Notice that Algorithm 1 is generic, designed to cater for various types of unsupervised modelling and, hence, \(\Phi \) is initialised as an empty set of extracted components—in case of PCA; map dimensionality, in case of SOMs or the number of clusters, in case of K-Means, say. The large constant M is basically the number of iterations or the number of different sized samples extracted from \(X_{i,j}\), and it is determined by the investigator, typically depending on \(X_{i,j}\) and the visualisations emerging from \(\Phi .\) Note that \(\nu \) is incremented and used to update and optimise \(\Phi ,\) a typical example being that of dimensionality as stated in the algorithm, using eigenvalues and vectors. The conditional checks in lines 13 through 18 of the algorithm underline the need for proper interpretation of the resulting structures—i.e. not fully conditioning retention to the mechanics of the methods and this helps minimise randomness due to sampling.

Fig. 2

PC patterns from sampled 15 observation stations in the south-eastern USA

As each component retains elements of randomness, for each \(\mathcal {C}_{i,j}^s\) we record loadings, eigenvalues and crucial model parameters which are subsequently used to determine the optimal number of naturally arising groupings in the data. This process is repeated many times over, storing and comparing relevant parameters as illustrated in Algorithm 1. The loadings determine the formation of \(\mathcal {C}_{i,j}^s\) and their meaningfulness is determined by their magnitude, direction and domain knowledge at each step of the algorithm using numerical methods, graphical visualisation or both. Each \(\mathcal {C}_{i,j}^s\propto Y\) and so the final \(\mathcal {C}_{M.i,j}^s\) can be interpreted as class labels for supervised applications. Further illustrations of the computational power of the algorithm are provided in Sect. 3.3.

3 Implementation, analyses and discussions

The typically low spatial resolution of air quality model forecasts and the relatively large spatial dimension of gridded model outputs entail the application of the foregoing methods. The underlying idea is that dimension reduction would retain most of the influential spatial and regional information provided by the air quality model. We present results from PCA and principal fitted components (PFC) downscaling. Thus, we combine the power of dimensional reduction with that of predictive modelling for the purpose of attaining robustness as outlined below.

- [What is needed]: Render this sentence from the passage on air quality model downscaling in Spanish: "The underlying idea is that dimension reduction would retain most of the influential spatial and regional information provided by the air quality model." The data that come next are drawn from an unrelated source.

- [Provided material]:
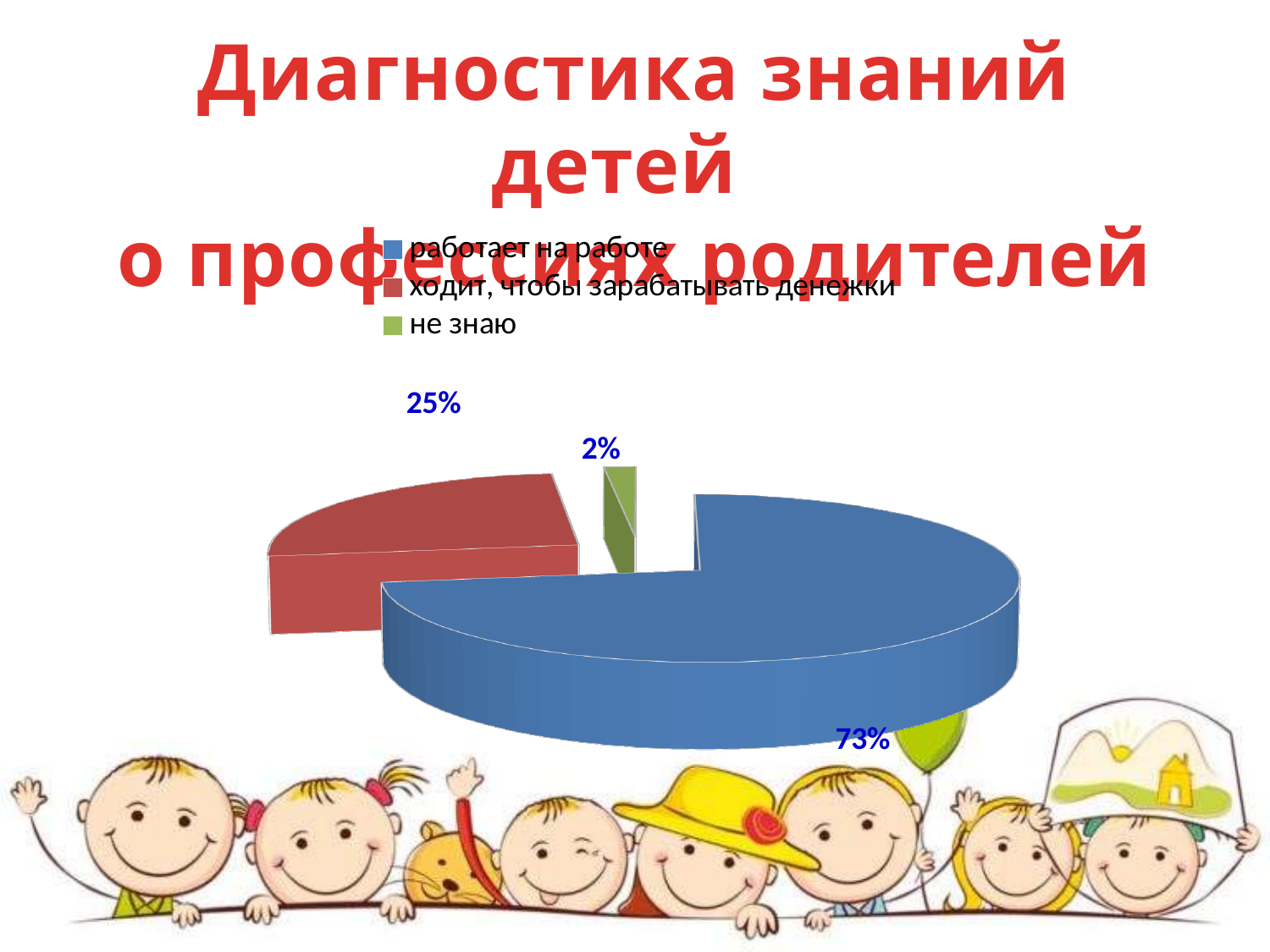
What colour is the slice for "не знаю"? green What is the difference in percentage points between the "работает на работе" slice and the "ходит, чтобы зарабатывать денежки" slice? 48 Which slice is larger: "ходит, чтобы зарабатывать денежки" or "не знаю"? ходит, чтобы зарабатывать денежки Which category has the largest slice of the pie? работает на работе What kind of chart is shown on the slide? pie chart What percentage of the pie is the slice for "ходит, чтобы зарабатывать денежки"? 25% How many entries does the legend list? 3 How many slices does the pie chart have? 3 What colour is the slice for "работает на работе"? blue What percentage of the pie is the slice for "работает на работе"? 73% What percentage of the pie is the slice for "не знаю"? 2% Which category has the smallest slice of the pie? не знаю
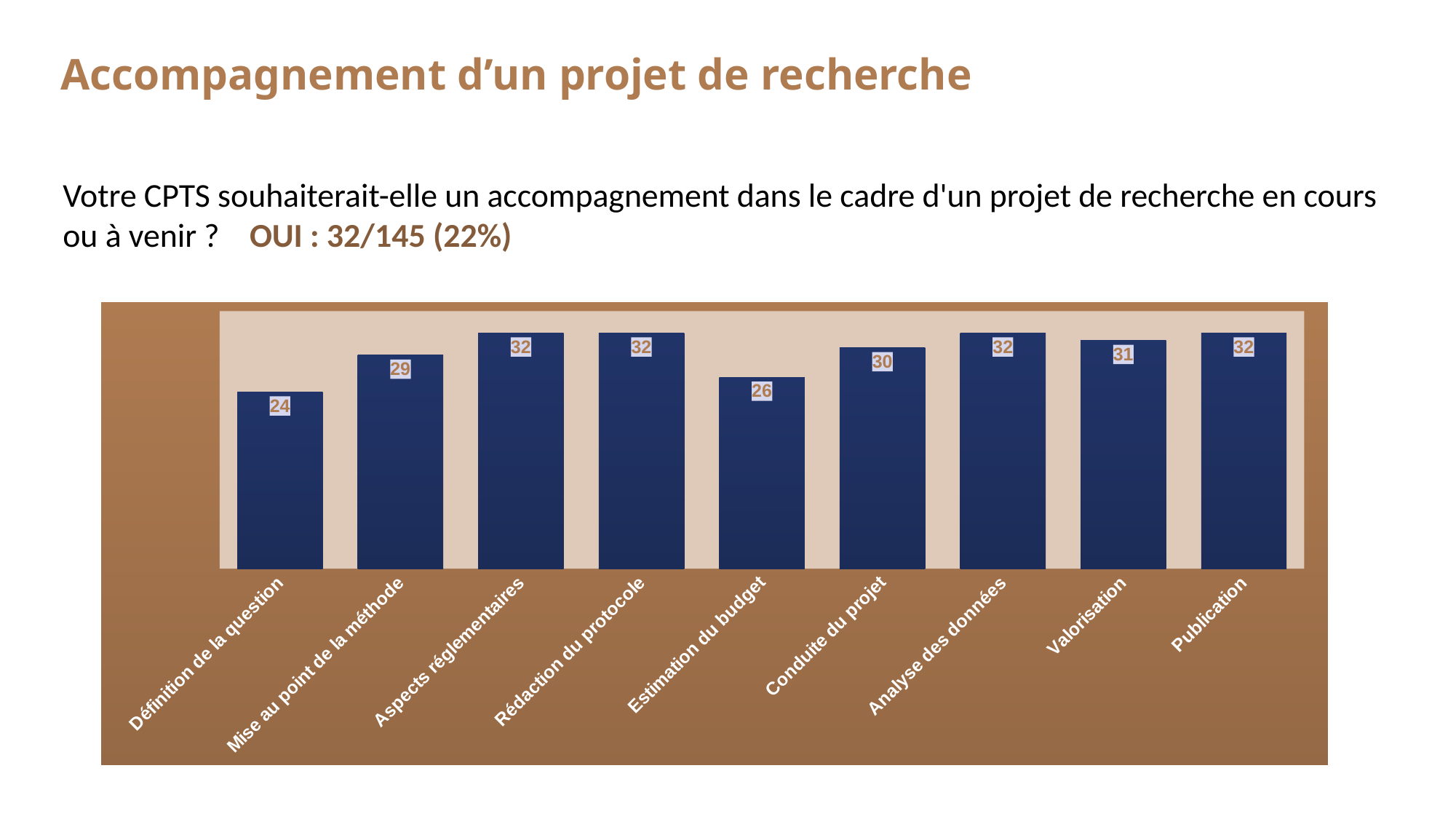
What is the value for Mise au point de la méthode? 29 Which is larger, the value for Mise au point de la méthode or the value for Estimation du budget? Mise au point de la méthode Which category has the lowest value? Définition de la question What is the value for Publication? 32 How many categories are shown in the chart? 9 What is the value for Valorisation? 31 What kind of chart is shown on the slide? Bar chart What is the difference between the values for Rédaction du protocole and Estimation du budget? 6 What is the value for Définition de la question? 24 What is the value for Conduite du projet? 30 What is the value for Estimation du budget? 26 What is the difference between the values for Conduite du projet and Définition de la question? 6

- [Answer box]: La idea subyacente es que la reducción de dimensión conservaría la mayor parte de la información espacial y regional influyente proporcionada por el modelo de calidad del aire.